> Exercise objective
Starting at the beginning of the rows and going on through the line with "95L100 79L82 75L64", write those lines again, replacing "mask_svg" with "outline_svg" and leaving everything else unchanged.

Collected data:
══════════════════════════════

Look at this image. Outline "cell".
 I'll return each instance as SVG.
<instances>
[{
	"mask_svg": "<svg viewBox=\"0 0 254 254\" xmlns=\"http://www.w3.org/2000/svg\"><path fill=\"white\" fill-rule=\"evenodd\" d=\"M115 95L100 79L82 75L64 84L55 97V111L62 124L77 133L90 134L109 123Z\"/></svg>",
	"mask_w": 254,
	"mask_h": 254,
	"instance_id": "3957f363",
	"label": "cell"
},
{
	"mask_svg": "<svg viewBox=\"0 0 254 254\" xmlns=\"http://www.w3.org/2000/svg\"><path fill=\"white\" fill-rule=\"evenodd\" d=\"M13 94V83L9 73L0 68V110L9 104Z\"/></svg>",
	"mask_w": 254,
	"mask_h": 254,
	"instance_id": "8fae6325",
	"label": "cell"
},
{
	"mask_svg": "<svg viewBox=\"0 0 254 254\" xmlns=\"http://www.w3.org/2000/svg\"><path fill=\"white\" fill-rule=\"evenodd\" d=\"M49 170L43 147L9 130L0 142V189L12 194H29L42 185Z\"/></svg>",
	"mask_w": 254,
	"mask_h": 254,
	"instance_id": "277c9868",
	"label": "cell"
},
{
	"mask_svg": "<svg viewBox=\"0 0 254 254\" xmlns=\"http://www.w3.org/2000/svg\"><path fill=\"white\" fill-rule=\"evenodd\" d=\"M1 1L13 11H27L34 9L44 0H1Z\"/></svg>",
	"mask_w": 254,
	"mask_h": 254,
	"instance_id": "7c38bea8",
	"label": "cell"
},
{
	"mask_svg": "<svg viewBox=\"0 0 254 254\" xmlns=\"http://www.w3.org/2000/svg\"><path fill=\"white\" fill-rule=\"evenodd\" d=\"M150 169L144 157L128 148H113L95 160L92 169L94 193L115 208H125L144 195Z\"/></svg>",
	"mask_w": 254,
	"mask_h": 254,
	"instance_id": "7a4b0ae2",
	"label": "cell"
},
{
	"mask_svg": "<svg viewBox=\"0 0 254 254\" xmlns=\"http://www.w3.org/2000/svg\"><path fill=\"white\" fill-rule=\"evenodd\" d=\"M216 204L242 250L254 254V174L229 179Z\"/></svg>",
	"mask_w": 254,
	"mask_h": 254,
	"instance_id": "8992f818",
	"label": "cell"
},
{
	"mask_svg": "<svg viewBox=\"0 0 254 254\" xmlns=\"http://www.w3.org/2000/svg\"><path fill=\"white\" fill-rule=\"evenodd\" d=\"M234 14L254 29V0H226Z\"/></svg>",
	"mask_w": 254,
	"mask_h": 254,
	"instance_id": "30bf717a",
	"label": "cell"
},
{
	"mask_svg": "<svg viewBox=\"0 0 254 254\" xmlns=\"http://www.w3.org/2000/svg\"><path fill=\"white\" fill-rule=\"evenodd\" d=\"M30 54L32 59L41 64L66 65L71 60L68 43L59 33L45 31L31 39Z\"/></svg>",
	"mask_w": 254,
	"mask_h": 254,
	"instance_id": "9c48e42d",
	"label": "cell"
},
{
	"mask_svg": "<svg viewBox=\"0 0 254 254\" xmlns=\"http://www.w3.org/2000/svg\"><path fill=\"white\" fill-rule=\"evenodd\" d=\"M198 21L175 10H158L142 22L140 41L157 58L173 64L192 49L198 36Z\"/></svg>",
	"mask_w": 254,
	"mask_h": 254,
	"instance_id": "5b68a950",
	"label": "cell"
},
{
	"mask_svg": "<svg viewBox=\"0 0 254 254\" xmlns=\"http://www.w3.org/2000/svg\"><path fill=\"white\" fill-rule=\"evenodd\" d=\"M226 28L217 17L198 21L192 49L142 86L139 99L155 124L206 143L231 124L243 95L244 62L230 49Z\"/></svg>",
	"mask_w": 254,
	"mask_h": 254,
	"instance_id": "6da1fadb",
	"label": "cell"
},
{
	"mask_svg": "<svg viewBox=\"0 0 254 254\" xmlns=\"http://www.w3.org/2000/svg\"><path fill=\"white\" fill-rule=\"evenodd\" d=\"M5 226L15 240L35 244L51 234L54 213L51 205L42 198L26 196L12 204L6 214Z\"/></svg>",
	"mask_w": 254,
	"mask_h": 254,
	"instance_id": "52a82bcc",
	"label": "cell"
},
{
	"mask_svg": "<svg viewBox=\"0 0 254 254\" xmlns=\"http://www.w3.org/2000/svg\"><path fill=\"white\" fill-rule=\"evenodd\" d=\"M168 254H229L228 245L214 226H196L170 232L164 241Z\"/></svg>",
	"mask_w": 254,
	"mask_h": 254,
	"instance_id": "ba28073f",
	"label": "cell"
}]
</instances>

══════════════════════════════

> Response to this task
Look at this image. Outline "cell".
 I'll return each instance as SVG.
<instances>
[{
	"outline_svg": "<svg viewBox=\"0 0 254 254\" xmlns=\"http://www.w3.org/2000/svg\"><path fill=\"white\" fill-rule=\"evenodd\" d=\"M115 95L100 79L82 75L64 84L55 97V111L62 124L77 133L90 134L109 123Z\"/></svg>",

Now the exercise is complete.